The U.S. could make a concerted effort, Berube suggests, to foster as many semi-skilled jobs as possible, encouraging the production here of the types of windmills and solar panels highly educated innovators will be designing.

“Rather than think we have to move everybody who doesn’t have a four-year degree over that bar,” he said, “we could work on the availability and opportunity for what people call these middle-skill jobs that demand a certification or an associate’s degree.”

We can only do so much, though, to change the structural direction of the economy. And it would be just as challenging to reverse population-growth trends that are already well under way.

The most effective policy solutions, then, would directly target the education gap itself. It makes sense to tackle that trend if we can’t significantly alter the other two.

Much of the gap in college degree attainment is tied to more frequently discussed education disparities at the K-12 level.
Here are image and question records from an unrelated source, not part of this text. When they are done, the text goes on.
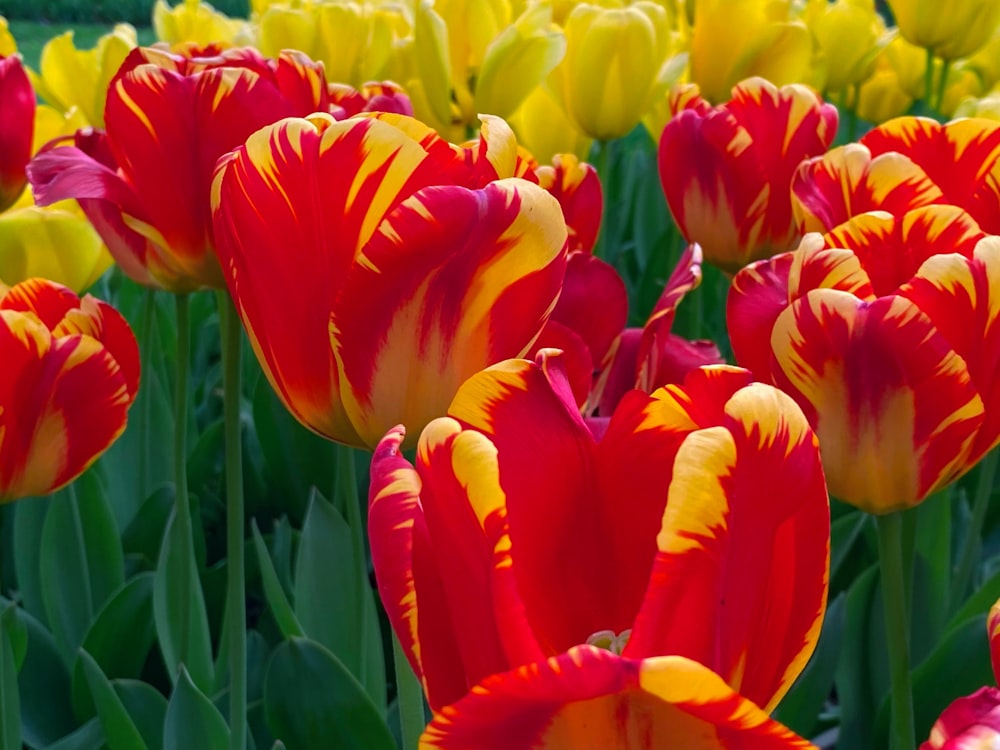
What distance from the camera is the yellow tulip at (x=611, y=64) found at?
1299 mm

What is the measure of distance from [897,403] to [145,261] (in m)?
0.50

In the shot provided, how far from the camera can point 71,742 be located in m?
0.93

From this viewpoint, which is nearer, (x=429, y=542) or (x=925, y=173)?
(x=429, y=542)

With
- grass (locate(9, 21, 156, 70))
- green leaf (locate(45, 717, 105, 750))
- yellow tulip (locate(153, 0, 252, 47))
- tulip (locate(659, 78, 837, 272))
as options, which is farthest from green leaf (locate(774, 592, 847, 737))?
grass (locate(9, 21, 156, 70))

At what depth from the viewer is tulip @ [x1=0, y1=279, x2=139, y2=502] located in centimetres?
66

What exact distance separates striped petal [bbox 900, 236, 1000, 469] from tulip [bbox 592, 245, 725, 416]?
0.30 feet

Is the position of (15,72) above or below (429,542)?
below

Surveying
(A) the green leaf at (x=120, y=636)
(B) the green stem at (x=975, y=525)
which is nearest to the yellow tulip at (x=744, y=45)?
(B) the green stem at (x=975, y=525)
But Berube suggests we should also invest more heavily in the higher-education institutions most capable of reaching minority students: not just historically black colleges, but community colleges as well.

If we do nothing to close the gap, we’ll wind up with an economy that matches our less-educated workforce.

“People may be able to buy the things and services that are the output of a skilled workforce,” Berube said. “It’s just that that skilled workforce may be somewhere other than the U.S. That doesn’t help our living standards, and it doesn’t help our trade deficit.”